The authors also suggest that there was a selection bias, with an increased amount of cancers, postmenopausal patients, mucinous tumours, borderline tumours and metastatic tumours of extra-ovarian origin. Indeed, the bigger proportion of these specific categories is a reflection of a patient population with adnexal masses in a tertiary centre as ours. Recruitment was also largely done in collaboration with our ultrasound department, which is an expert centre in the diagnosis of pelvic masses (Timmerman et al, 2010). Hence, there was a relatively large proportion of stage I and borderline tumours in our study, which are more difficult to differentiate from their benign counterparts compared with stage III or IV ovarian cancers. The fact that we were not able to show a statistical difference between CA125 and ROMA illustrates that the ROMA algorithm does not seem to be of any benefit in this particular setting, which in our opinion is an important finding for many centres. Moreover, in this setting, with more difficult tumours to diagnose, the addition of a good diagnostic tumour marker could have been of great importance, and yet, the addition of HE4 to CA125 does not seem to fulfill these expectations.

Langmár et al also claim that the non-significant differences between the AUCs of the different tests cannot exclude a gain in diagnostic accuracy with statistical certainty. This strikes us as a contradictio in terminis. As mentioned in the methods section, we used the non-parametric method as described by DeLong et al (1988) to calculate differences in AUCs. The method of DeLong et al is the most widely used method to perform these comparisons. We do not dispute the calculated differences in AUCs and 95% confidence intervals by Langmár et al, but as the P-level was 0.17 we were not able to reject the null hypothesis, and thus in our setting this means that the results were not statistically different. All comparisons and corresponding P-values are clearly mentioned in our results section and are illustrated in the tables and figures.

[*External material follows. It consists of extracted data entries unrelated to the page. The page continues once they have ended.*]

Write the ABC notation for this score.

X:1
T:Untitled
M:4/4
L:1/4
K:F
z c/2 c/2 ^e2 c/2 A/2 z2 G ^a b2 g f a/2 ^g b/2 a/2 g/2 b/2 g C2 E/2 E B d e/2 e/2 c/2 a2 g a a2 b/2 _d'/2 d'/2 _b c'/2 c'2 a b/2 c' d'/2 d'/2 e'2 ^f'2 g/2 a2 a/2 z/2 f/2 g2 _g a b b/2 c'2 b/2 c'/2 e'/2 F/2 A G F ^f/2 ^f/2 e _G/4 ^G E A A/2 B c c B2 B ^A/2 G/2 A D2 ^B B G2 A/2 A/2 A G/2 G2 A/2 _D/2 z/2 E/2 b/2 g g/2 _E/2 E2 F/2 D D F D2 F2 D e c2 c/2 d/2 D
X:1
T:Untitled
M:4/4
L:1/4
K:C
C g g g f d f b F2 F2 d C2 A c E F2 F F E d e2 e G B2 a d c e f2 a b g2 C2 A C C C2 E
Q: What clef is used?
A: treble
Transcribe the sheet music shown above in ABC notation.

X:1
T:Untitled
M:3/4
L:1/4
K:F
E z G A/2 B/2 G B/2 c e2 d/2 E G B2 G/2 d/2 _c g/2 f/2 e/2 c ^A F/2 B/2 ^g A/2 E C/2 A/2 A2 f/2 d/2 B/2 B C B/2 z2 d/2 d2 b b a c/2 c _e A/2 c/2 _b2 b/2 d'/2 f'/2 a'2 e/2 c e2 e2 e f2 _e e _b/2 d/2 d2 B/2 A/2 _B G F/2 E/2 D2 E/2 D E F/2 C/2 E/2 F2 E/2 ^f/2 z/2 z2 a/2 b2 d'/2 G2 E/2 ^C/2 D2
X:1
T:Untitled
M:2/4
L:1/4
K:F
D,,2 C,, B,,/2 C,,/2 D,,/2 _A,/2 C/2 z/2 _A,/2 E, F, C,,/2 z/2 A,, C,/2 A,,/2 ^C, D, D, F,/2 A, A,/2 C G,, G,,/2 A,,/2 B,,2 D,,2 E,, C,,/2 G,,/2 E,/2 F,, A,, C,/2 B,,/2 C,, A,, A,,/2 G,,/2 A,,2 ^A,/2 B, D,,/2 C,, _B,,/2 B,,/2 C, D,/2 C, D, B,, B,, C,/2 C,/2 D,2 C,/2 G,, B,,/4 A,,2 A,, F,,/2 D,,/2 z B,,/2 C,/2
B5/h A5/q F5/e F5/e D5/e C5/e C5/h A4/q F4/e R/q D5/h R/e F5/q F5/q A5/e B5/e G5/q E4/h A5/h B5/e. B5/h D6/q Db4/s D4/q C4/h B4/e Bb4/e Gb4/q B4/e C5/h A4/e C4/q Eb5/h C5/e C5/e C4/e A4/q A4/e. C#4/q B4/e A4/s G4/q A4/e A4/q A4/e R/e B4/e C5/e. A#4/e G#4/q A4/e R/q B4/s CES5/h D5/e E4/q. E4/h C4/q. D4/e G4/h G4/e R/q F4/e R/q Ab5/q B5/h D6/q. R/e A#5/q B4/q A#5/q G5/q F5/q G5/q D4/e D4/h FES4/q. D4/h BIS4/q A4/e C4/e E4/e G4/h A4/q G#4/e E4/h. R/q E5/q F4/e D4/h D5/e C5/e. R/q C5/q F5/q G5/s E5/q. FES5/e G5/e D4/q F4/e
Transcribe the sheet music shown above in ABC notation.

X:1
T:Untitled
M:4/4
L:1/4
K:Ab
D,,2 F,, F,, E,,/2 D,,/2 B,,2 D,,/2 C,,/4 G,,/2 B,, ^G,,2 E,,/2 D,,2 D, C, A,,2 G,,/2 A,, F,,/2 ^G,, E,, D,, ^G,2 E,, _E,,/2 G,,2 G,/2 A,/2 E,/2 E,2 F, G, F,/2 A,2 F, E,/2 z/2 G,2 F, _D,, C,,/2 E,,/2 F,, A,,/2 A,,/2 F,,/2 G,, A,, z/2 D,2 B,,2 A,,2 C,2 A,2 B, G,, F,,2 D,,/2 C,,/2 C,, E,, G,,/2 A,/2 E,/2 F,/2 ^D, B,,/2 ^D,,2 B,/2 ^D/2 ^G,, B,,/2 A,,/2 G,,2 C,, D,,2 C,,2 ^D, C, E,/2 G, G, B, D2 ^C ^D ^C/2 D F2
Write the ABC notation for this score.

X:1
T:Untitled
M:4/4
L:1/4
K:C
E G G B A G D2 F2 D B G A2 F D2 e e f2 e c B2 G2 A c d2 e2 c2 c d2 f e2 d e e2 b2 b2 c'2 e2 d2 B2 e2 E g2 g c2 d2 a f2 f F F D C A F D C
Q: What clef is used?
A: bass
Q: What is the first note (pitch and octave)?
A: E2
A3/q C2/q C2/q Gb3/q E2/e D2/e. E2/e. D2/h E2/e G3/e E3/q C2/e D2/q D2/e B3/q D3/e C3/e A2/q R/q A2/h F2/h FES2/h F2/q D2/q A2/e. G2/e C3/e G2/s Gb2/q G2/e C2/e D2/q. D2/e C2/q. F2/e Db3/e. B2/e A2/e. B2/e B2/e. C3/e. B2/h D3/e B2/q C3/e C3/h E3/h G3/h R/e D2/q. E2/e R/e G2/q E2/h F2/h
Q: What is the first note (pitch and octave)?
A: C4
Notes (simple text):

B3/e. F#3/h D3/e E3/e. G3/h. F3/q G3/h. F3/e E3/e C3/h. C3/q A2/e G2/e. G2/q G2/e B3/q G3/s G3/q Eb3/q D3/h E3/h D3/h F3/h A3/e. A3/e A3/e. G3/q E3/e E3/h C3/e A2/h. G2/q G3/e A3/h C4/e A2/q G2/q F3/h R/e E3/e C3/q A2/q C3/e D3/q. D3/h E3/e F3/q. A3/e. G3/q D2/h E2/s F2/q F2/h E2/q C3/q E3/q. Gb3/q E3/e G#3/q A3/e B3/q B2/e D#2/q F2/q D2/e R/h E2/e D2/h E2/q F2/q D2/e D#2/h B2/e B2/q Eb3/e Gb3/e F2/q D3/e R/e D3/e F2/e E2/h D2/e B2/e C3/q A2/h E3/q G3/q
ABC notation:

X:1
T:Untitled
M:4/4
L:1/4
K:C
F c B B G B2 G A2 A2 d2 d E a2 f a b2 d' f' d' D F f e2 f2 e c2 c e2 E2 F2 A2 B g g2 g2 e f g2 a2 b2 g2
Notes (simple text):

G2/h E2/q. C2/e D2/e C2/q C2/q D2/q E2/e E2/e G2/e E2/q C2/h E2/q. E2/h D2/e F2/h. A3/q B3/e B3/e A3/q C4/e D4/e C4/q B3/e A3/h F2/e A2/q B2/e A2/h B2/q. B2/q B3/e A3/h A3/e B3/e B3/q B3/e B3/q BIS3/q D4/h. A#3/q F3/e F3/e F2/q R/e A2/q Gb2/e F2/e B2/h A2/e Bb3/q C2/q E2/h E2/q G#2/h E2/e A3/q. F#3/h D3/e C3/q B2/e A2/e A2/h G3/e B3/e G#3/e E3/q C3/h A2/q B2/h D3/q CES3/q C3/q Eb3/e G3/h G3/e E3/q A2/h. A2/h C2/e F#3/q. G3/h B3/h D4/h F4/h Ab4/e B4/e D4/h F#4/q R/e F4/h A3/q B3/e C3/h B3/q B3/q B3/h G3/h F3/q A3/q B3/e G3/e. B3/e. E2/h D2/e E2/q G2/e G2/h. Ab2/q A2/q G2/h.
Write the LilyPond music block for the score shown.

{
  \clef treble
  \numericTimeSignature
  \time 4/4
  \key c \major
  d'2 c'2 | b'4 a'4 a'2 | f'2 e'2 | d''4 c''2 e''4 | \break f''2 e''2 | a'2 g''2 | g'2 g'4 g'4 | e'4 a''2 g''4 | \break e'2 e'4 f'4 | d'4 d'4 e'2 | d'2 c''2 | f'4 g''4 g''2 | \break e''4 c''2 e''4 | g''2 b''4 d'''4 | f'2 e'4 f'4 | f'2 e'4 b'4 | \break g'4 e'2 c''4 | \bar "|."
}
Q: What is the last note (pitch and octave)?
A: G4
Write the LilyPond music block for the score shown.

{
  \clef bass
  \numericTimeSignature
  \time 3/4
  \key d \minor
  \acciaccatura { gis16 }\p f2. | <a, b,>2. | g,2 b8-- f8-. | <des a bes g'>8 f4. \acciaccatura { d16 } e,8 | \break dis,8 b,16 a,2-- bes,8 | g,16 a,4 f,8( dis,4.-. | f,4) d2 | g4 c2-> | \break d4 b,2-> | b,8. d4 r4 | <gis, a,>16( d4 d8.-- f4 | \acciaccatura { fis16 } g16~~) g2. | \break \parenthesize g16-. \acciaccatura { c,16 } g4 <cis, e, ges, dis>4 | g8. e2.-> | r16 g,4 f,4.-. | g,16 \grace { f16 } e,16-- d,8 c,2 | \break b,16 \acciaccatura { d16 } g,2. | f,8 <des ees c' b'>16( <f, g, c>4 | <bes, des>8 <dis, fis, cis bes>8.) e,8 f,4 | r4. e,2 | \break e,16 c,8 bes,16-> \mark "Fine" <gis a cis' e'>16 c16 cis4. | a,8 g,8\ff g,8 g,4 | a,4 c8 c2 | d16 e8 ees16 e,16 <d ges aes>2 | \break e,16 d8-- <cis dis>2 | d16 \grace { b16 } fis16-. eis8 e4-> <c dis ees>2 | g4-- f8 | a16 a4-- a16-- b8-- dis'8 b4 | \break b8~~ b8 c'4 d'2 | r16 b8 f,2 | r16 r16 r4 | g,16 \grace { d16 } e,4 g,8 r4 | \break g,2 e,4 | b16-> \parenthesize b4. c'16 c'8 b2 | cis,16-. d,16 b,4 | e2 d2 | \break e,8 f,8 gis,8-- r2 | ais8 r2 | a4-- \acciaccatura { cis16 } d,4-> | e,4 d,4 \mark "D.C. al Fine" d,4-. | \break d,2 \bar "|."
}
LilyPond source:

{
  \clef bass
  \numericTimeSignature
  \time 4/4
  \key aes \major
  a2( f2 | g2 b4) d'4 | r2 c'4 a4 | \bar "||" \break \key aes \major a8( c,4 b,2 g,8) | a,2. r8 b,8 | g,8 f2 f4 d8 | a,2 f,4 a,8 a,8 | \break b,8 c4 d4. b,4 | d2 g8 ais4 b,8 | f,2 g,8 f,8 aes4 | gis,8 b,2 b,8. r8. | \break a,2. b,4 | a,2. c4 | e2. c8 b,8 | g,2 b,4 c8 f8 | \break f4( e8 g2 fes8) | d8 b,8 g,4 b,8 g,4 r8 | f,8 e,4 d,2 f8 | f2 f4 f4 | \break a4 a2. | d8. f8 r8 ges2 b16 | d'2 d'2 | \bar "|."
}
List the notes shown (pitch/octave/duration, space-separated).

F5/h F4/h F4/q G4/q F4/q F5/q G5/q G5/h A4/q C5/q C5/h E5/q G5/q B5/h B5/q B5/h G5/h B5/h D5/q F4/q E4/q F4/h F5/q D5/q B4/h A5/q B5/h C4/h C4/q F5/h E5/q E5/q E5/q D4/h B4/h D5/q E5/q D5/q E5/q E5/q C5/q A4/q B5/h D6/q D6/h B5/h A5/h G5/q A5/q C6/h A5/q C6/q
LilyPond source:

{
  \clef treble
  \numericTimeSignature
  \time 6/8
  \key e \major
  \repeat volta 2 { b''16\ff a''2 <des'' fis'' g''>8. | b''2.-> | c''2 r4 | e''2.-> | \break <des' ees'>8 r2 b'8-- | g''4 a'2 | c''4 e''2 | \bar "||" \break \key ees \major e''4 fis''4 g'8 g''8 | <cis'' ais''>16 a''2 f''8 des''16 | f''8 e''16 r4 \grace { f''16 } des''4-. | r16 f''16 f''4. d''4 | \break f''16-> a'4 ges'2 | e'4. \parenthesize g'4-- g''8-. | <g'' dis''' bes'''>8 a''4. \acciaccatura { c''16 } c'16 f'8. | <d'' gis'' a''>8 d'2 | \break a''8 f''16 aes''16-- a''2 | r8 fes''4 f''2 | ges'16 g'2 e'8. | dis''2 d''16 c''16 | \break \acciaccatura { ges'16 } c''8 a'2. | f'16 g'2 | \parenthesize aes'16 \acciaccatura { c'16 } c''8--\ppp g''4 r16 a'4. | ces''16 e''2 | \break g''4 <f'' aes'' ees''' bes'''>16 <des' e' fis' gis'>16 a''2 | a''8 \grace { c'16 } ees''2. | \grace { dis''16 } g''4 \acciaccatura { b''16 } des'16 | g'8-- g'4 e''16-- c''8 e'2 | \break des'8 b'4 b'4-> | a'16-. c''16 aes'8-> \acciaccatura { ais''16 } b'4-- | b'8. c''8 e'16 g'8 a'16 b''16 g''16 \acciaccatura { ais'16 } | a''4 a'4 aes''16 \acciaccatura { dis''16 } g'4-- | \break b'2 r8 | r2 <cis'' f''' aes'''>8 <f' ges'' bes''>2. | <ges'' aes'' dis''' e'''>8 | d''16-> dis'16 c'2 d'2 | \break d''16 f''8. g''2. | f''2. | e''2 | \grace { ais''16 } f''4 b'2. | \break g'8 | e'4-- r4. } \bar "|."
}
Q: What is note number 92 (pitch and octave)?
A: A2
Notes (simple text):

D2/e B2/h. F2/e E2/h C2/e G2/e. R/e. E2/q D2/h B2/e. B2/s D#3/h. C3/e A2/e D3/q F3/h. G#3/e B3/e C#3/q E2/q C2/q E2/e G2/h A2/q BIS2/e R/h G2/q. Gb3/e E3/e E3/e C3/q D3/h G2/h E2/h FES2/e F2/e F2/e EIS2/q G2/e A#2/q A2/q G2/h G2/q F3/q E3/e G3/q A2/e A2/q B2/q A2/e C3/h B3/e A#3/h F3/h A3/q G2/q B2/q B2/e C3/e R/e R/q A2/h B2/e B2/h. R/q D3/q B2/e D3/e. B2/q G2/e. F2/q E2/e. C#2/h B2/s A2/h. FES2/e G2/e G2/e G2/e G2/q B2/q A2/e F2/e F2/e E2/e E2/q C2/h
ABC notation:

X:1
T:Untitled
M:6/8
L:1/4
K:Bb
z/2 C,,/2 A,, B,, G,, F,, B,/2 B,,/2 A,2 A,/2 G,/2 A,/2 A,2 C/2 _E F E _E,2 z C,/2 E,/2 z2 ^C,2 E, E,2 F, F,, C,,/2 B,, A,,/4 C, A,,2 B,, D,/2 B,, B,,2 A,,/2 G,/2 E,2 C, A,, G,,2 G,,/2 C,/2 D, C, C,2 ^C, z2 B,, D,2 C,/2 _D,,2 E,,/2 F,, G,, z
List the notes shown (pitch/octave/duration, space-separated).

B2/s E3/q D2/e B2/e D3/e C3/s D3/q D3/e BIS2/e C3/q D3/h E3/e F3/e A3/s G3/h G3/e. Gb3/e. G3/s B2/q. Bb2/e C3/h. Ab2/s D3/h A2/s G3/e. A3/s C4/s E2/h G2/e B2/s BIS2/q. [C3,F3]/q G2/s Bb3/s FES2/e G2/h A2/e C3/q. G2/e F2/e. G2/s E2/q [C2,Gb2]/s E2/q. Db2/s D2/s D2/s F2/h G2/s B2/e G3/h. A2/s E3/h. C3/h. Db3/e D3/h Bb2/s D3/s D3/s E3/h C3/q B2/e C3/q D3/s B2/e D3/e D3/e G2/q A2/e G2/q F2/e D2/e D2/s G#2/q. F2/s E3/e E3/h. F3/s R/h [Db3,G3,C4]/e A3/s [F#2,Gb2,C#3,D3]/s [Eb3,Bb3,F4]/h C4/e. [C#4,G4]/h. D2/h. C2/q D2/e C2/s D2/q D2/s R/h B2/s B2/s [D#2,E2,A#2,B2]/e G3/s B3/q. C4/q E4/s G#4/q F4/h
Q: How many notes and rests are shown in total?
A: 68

Finally, Langmár et al question our interpretation of the HE4 threshold. They state that the optimal threshold depends on the characteristics of the population and the consequences of the true and false test outcomes. Again, we fully agree with this last remark. In the diagnosis of ovarian cancer one should try to detect as many of the ovarian cancers as possible, and yet avoid unnecessary surgeries for benign cysts. This implies that sensitivity is very important; however, increasing morbidity, costs, pain and fear by performing midline laparotomies for benign cysts are also unacceptable. Therefore we have looked at the optimal cut-off rather than a cut-off at a fixed sensitivity or specificity. As mentioned in our article, the optimal cut-off corresponds to the point on the ROC curve with the highest accuracy. As we did not use healthy controls, we did not intend to find a cut-off for HE4 that could be used in screening. Moreover, we clearly stated that using a cut-off of 150 PM, as suggested in the product insert, would result in high specificity (96.5%), but in very low sensitivity (50.3%). Therefore, a cut-off of 150 PM cannot be used in a diagnostic situation in a population as ours. A cut-off of 70 PM is more appropriate and very close to our calculated optimal cut-off of 72.2 PM.

In conclusion, we understand that these negative results for this promising HE4 marker and ROMA algorithm are disappointing. We can only conclude that neither HE4 nor the combination of HE4 and CA125 in the ROMA algorithm seems to be an improvement in the diagnosis of ovarian cancer in patients with an adnexal mass as referred to a tertiary centre as ours.